■ Assigned task: Images are to be excluded, and the rest of the data repeated exactly.

■ Dataset excerpt:
---+---

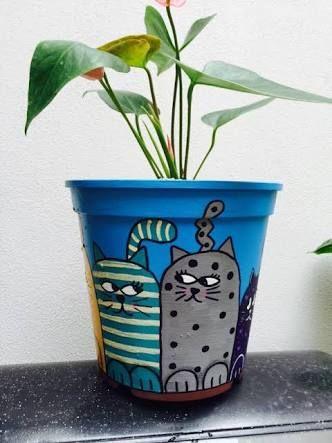 Resultado de imagem para macetas pintadas frida kahlo y gatos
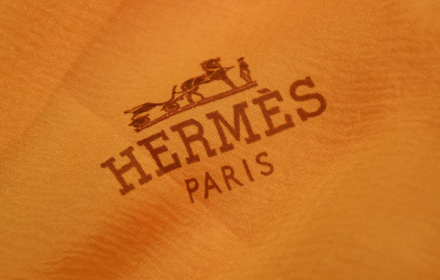 Догодина ще се гримираме с Hermès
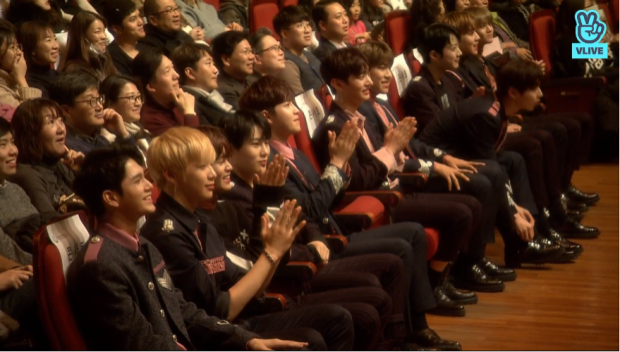 Wanna One cũng có mặt ở hàng ghế bên dưới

---+---

■ Solution to the exercise:
 Resultado de imagem para macetas pintadas frida kahlo y gatos
 Догодина ще се гримираме с Hermès
 Wanna One cũng có mặt ở hàng ghế bên dưới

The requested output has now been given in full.